Frequently asked questions

Which Edinburgh businesses does invoice finance suit?

Businesses that invoice other businesses on credit terms and wait to be paid: recruitment and staffing agencies, food and drink producers in Leith, wholesalers, logistics firms and B2B professional agencies. It frees up cash tied in unpaid invoices.

What is the difference between factoring and invoice discounting?

Invoice discounting advances cash while you keep collecting from customers yourself, often confidentially. Factoring adds credit control and collections run by the funder, which can suit smaller firms. The funder decides which it will offer and on what terms.

Does CoreFi provide the invoice finance?

No. CoreFi is a broker. We introduce your case to invoice financiers on our whole-of-market panel. The funder assesses your sales ledger and customers and sets the advance rate, fees and terms.

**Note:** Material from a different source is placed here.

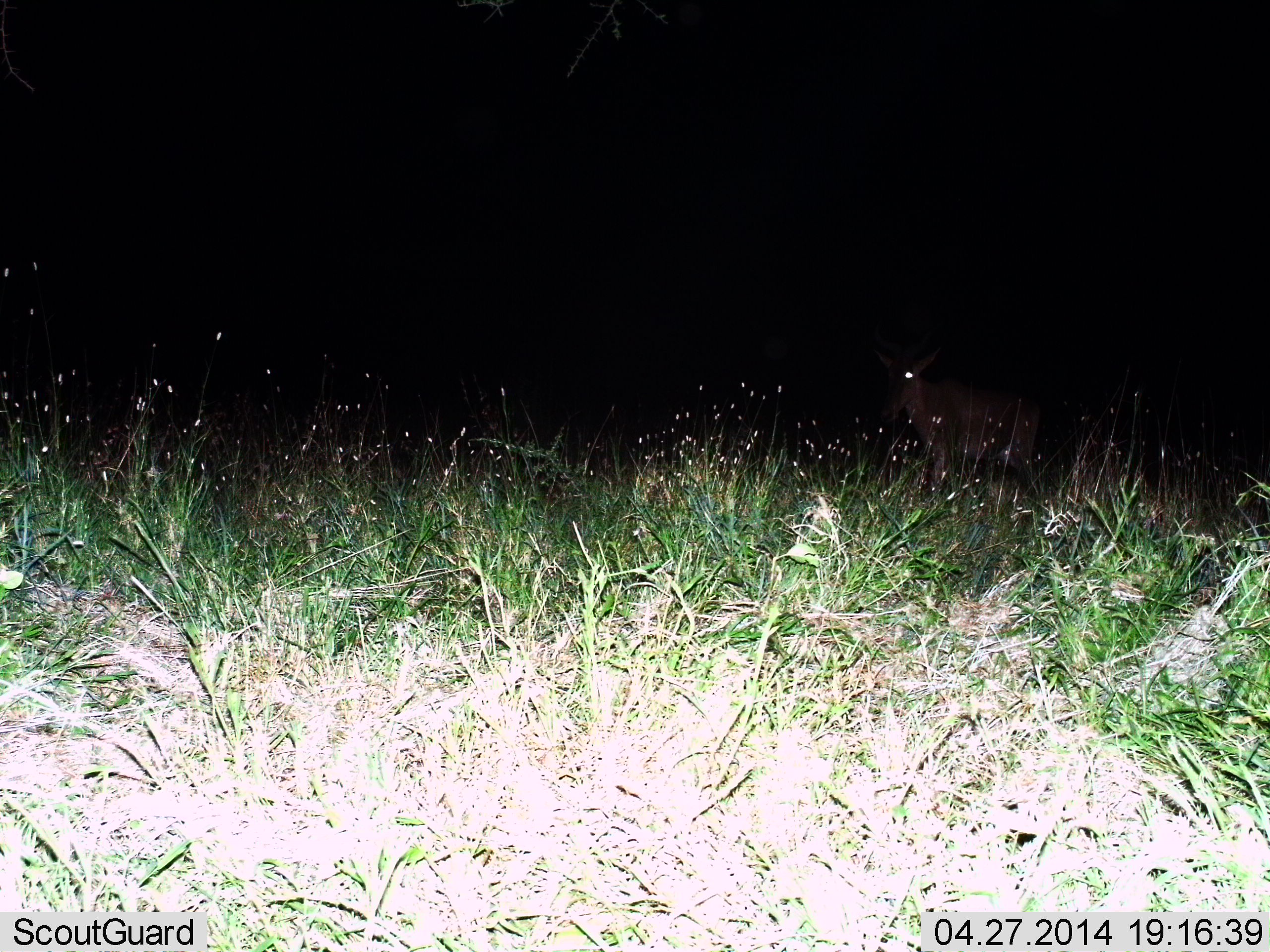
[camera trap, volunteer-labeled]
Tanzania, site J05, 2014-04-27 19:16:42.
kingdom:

Will my customers know I am using invoice finance?

Not necessarily. Confidential invoice discounting lets you keep collecting payments yourself so customers need not know a funder is involved. Whether a confidential facility is available depends on the funder's assessment of your business and ledger.

How much of each invoice can I access?

Funders typically advance a large percentage of the invoice value up front and release the balance, less their fee, once your customer pays. The exact advance rate is indicative until the funder assesses your ledger and issues terms.